ВЫБРАННЫЙ ТЕКСТ

★ ★ ★

За дружбу

– Я всегда за то, чтобы мы узнавали друг друга, – убежден Игорь. – А лучше всего это происходит через культуру и традиции каждого народа. Говорят, что нас поглощает культура тоя, пренебрежительно звучит, когда певца называют тойским. А я считаю, что это наш культурный код! И рано или поздно он будет признан мировым сообществом как нематериальное достояние. Казахский той – это мощный пласт культуры народа и его традиций, так что не стоит его стесняться.

Я вообще за любое искусство, за любые жанры, главное, чтобы они не несли в общество разлад и негатив. Поэтому не люблю стендаперов – слишком много у них нецензурной брани, порой через слово. Для меня же нецензурщина как грязное белье. Да, с любым может случиться, но не стоит демонстрировать это прилюдно.

– Вы легко говорите на казахском. Учили язык специально?

– Ох, к сожалению, это только бытовой язык, хотя пользуюсь им с большим удовольствием и удивляюсь многозначности и тонкости литературного казахского языка. Язык знаю благодаря песням. Много и с удовольствием пою казахские песни и не представляю, как это делать, не понимая смысла. Не могу, как оперные певцы, просто заучивать текст.

Кстати, это самая большая проблема современных вокалистов: они часто не знают, о чем поют, для них важнее показать свой красивый голос. Наверное, поэтому я так и не стал служить в оперном театре.

– А вас туда звали?

– Я сначала получил диплом валторниста, потом учился вокалу. В какой-то момент мой педагог сказал, что замолвил словечко и я могу подойти в отдел кад­ров, устроиться стажером. Не могу сказать, чтобы я прям рвался на сцену, я же и так работал в театре, только в оркестре. Но пошел. По пути разговорился с молодым стажером, спросил про зарплату – и ахнул: она была в два раза меньше, чем та, что я получал в оркестре. А у меня недавно сын родился, мне зарабатывать надо. К тому же у солистов оперного вечные ограничения, надо беречь голос. Так что я развернулся и не пошел в солисты.

Потом еще раз спустя какое-то время приходил в театр. Мне сразу не сказали да, и я был этому рад, потому что в театре нет свободы. Если честно, мне и в оркестре всегда было скучно. Валторна – это аккомпанирующий инструмент, и большую часть времени сидишь считаешь такты, где у тебя пауза, ждешь, когда дирижер махнет и можно будет бумкнуть.

– А что было между первым и вторым подходами в оперный?

– Ой, там была довольно бурная полоса на эстраде. Я попал в группу “Максим Сергеич”, она в начале двухтысячных была неимоверно популярна. Продюсировал ее Айдос САГАТОВ, нашелся спонсор, который хорошо помогал нам.

Хотя после классики рокешник мотать было тяжело. У меня же баритон, а там надо брать верхние ноты. Я к такому верхо­лазанию был не приспособлен и голос рвал в тряпки.

Потом времена поменялись, спонсор ушел, группа распалась, я стал работать с джазовым коллективом саксофонистов “Сакс джем”.

– То есть вы можете и арию, и рэп?

★ ★ ★

ИСХОДНЫЕ ДАННЫЕ
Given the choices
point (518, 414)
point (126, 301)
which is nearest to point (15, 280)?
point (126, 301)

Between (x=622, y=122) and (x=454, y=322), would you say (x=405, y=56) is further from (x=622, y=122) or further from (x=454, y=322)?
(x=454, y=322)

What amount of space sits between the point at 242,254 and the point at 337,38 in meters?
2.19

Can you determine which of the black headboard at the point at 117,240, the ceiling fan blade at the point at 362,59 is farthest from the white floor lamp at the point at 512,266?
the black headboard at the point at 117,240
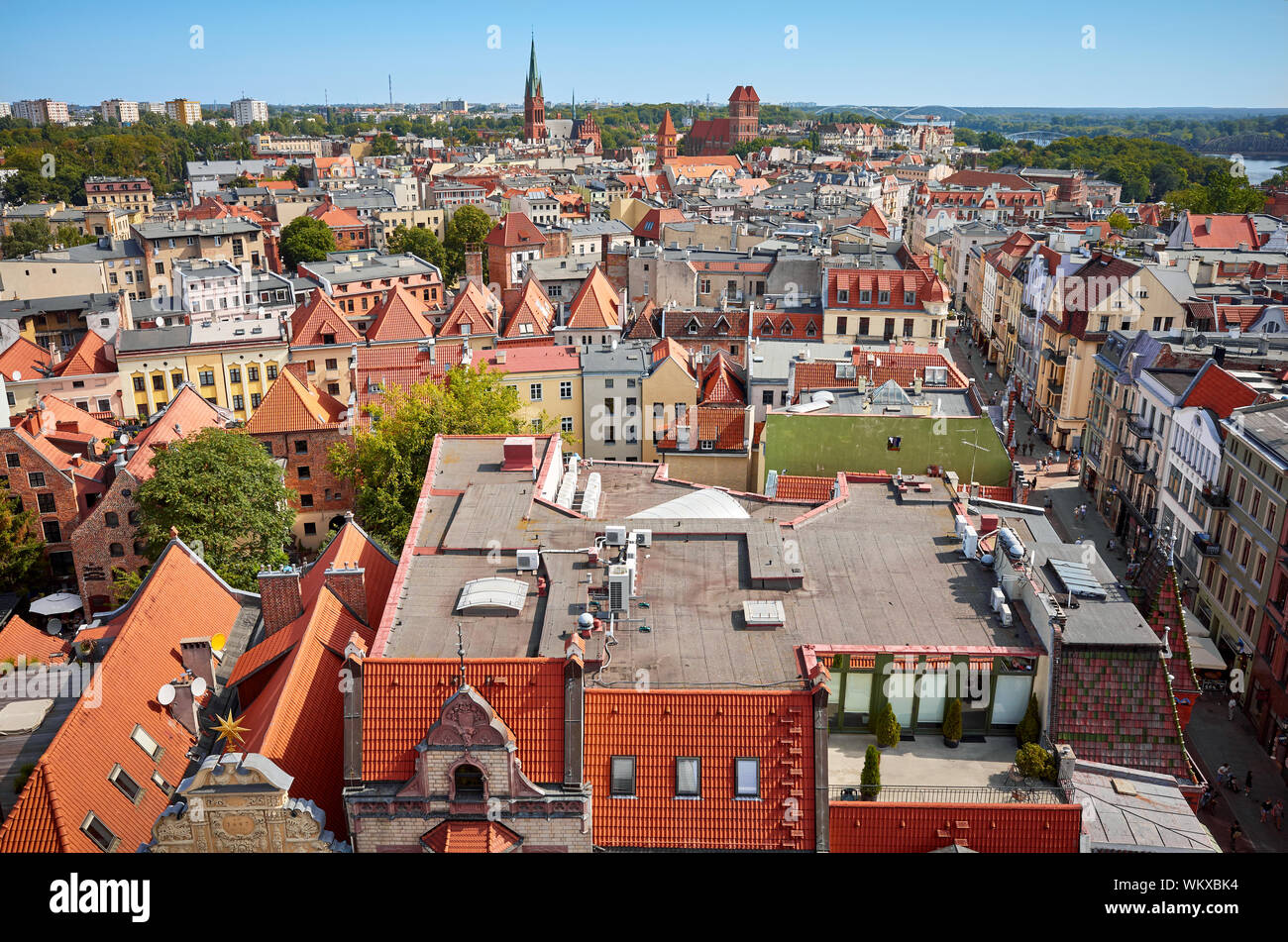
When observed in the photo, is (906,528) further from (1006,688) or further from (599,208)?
(599,208)

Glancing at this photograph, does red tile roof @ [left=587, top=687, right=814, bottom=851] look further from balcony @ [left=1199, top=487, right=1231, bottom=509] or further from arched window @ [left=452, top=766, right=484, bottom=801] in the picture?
balcony @ [left=1199, top=487, right=1231, bottom=509]

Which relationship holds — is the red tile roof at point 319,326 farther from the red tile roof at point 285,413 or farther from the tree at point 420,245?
the tree at point 420,245

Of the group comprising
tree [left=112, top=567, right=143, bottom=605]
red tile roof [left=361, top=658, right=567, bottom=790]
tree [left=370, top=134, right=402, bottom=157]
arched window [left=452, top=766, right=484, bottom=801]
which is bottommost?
tree [left=112, top=567, right=143, bottom=605]

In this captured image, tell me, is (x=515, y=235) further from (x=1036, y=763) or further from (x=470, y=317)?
(x=1036, y=763)

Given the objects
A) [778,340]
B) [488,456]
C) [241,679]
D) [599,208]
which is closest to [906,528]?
[488,456]

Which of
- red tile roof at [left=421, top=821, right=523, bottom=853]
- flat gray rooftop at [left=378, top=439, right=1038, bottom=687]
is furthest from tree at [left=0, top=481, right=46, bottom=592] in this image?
Answer: red tile roof at [left=421, top=821, right=523, bottom=853]

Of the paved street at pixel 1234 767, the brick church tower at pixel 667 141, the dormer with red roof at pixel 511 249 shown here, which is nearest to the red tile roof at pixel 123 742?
the paved street at pixel 1234 767

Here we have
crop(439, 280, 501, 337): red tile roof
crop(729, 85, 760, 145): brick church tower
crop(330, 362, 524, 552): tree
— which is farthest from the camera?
crop(729, 85, 760, 145): brick church tower
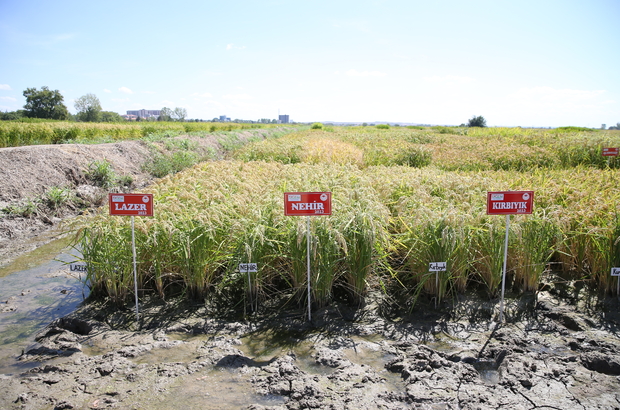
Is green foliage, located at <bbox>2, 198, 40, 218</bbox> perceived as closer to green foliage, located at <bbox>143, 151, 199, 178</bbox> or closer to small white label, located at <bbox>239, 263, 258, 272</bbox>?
green foliage, located at <bbox>143, 151, 199, 178</bbox>

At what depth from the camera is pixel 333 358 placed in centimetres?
339

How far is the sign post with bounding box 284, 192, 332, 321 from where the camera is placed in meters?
3.99

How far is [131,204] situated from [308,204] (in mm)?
1896

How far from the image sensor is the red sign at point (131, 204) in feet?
13.6

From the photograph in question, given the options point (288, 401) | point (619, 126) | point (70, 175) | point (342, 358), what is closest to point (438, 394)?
point (342, 358)

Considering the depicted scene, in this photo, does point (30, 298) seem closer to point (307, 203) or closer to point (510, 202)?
point (307, 203)

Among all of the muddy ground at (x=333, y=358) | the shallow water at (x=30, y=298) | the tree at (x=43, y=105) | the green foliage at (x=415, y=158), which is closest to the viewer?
the muddy ground at (x=333, y=358)

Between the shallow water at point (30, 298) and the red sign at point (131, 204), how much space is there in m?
0.98

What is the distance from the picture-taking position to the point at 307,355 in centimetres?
350

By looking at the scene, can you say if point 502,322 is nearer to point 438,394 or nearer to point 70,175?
point 438,394

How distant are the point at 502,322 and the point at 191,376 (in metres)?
3.10

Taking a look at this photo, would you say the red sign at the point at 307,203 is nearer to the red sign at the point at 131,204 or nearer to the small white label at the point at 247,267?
the small white label at the point at 247,267

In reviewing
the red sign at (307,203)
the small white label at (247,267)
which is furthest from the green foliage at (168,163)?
the red sign at (307,203)

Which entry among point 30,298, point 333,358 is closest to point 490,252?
point 333,358
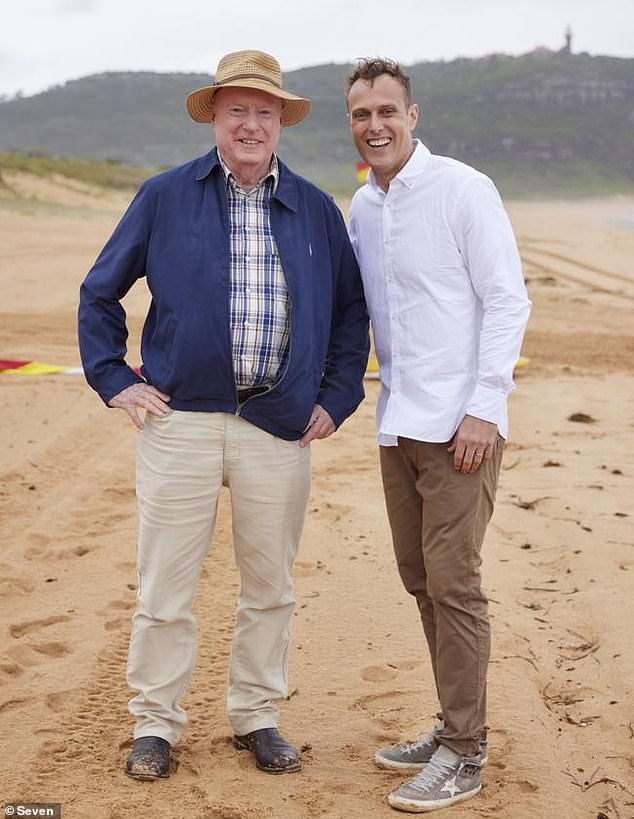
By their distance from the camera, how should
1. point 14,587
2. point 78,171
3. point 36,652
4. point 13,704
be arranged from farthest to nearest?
point 78,171 < point 14,587 < point 36,652 < point 13,704

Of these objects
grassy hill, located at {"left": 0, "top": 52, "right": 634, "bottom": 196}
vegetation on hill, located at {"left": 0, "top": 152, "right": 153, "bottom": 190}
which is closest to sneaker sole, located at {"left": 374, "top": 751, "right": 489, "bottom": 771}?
vegetation on hill, located at {"left": 0, "top": 152, "right": 153, "bottom": 190}

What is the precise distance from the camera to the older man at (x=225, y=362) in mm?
3570

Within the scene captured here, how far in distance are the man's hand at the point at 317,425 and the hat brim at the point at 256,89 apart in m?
0.99

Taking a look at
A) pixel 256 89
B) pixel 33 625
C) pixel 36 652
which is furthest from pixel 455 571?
pixel 33 625

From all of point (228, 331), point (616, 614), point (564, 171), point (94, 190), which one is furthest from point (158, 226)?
point (564, 171)

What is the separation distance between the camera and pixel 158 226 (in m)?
3.57

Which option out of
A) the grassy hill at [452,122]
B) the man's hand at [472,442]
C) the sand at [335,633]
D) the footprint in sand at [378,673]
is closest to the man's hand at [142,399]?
the man's hand at [472,442]

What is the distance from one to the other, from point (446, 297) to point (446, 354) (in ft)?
0.57

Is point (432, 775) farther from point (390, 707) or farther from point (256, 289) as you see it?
point (256, 289)

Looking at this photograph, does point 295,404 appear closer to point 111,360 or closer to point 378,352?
point 378,352

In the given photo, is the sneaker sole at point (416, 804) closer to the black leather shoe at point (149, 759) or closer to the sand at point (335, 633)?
the sand at point (335, 633)

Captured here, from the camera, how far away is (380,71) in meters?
3.52

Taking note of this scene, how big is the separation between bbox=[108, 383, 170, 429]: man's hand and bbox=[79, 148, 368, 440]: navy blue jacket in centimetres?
2

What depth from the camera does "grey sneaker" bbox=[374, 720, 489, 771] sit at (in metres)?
3.78
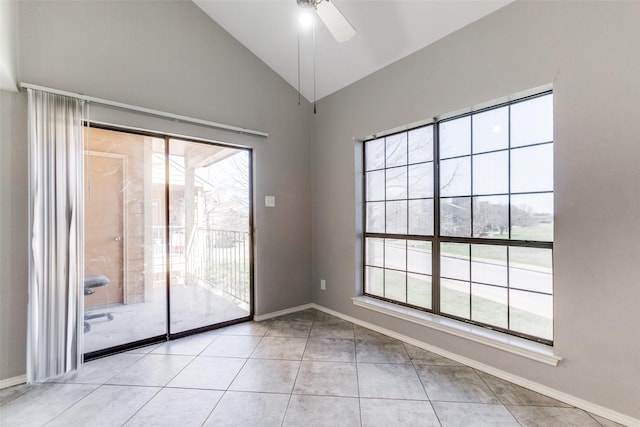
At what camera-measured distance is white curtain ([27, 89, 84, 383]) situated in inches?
81.6

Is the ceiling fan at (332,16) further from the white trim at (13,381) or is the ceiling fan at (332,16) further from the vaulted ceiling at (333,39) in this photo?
Answer: the white trim at (13,381)

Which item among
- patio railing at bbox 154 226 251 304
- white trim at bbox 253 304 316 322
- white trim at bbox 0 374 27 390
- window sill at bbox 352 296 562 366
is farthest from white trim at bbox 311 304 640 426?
white trim at bbox 0 374 27 390

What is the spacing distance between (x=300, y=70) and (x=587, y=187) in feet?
9.61

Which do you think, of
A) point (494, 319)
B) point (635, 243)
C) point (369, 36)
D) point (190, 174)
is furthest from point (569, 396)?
point (190, 174)

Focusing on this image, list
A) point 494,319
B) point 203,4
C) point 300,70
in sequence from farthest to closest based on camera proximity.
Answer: point 300,70
point 203,4
point 494,319

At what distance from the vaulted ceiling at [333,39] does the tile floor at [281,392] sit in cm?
282

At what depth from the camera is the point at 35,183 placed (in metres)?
2.07

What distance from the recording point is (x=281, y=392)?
1979 millimetres

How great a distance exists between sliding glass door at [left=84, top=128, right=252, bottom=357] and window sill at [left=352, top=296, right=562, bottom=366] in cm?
165

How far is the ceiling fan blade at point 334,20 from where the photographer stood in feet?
5.83

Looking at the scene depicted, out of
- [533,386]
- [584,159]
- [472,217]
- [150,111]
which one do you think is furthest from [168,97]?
[533,386]

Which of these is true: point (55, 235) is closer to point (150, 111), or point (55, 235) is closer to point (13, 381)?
point (13, 381)

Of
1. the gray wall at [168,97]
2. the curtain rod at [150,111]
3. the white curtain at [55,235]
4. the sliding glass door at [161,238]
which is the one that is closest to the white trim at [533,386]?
the gray wall at [168,97]

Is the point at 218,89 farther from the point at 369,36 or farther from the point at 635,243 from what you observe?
the point at 635,243
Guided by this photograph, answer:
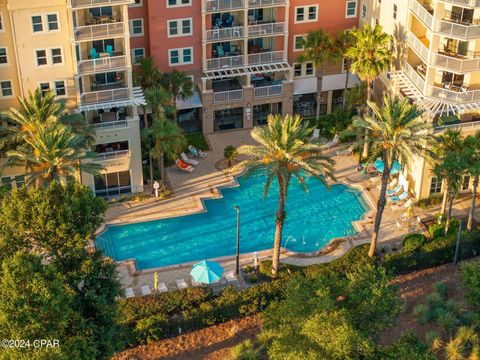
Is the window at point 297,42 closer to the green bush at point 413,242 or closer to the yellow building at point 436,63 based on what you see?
the yellow building at point 436,63

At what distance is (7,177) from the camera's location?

★ ★ ★

ЗАДАНИЕ
Пожалуйста, продублируйте без изменений часть интервью: всё от слов «Потом еще раз» вниз до слов «рвал в тряпки.». Строки здесь никак не используются.

ОЖИДАЕМЫЙ ОТВЕТ
Потом еще раз спустя какое-то время приходил в театр. Мне сразу не сказали да, и я был этому рад, потому что в театре нет свободы. Если честно, мне и в оркестре всегда было скучно. Валторна – это аккомпанирующий инструмент, и большую часть времени сидишь считаешь такты, где у тебя пауза, ждешь, когда дирижер махнет и можно будет бумкнуть.

– А что было между первым и вторым подходами в оперный?

– Ой, там была довольно бурная полоса на эстраде. Я попал в группу “Максим Сергеич”, она в начале двухтысячных была неимоверно популярна. Продюсировал ее Айдос САГАТОВ, нашелся спонсор, который хорошо помогал нам.

Хотя после классики рокешник мотать было тяжело. У меня же баритон, а там надо брать верхние ноты. Я к такому верхо­лазанию был не приспособлен и голос рвал в тряпки.